■ **Aim**
Rewrite the data as a numbered list, from the line with "In this photograph, which" through the end of the data, omitting blank lines.

Saved entries:
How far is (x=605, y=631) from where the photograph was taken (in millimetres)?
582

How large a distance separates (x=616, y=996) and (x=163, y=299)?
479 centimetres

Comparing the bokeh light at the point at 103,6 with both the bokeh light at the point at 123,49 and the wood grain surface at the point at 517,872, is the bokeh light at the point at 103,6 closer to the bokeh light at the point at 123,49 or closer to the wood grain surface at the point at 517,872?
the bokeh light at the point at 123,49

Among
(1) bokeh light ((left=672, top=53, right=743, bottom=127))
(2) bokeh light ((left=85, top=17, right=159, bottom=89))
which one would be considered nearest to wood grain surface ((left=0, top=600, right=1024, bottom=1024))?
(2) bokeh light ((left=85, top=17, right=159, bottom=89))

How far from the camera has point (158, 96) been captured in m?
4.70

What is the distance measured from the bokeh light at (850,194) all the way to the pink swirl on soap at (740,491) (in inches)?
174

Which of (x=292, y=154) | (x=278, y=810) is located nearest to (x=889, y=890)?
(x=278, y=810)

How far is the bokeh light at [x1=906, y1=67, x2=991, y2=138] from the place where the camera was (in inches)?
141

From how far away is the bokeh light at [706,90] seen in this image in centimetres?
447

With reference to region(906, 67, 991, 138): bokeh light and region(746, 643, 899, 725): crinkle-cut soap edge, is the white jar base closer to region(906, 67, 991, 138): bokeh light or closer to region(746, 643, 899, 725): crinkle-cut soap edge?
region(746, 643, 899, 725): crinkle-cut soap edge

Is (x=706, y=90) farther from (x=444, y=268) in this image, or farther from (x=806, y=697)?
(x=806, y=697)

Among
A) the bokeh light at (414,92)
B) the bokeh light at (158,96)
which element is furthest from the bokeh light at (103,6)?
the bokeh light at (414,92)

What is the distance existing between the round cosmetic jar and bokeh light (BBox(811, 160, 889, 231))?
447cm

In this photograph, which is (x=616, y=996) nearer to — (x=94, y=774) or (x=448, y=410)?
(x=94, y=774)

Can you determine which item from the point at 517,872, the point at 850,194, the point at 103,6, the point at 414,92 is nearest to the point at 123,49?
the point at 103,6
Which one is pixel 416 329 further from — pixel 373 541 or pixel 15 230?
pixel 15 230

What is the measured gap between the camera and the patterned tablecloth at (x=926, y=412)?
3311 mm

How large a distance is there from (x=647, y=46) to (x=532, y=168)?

■ **Solution**
1. In this photograph, which is (x=616, y=996) nearer to — (x=94, y=774) or (x=448, y=410)?
2. (x=94, y=774)
3. Can you determine which item from the point at 517,872, the point at 850,194, the point at 103,6, the point at 414,92 is nearest to the point at 123,49?
4. the point at 103,6
5. Which one is pixel 416 329 further from — pixel 373 541 or pixel 15 230?
6. pixel 15 230
7. What is the measured gap between the camera and the patterned tablecloth at (x=926, y=412)?
8. 3311 mm
9. How large a distance is there from (x=647, y=46) to (x=532, y=168)?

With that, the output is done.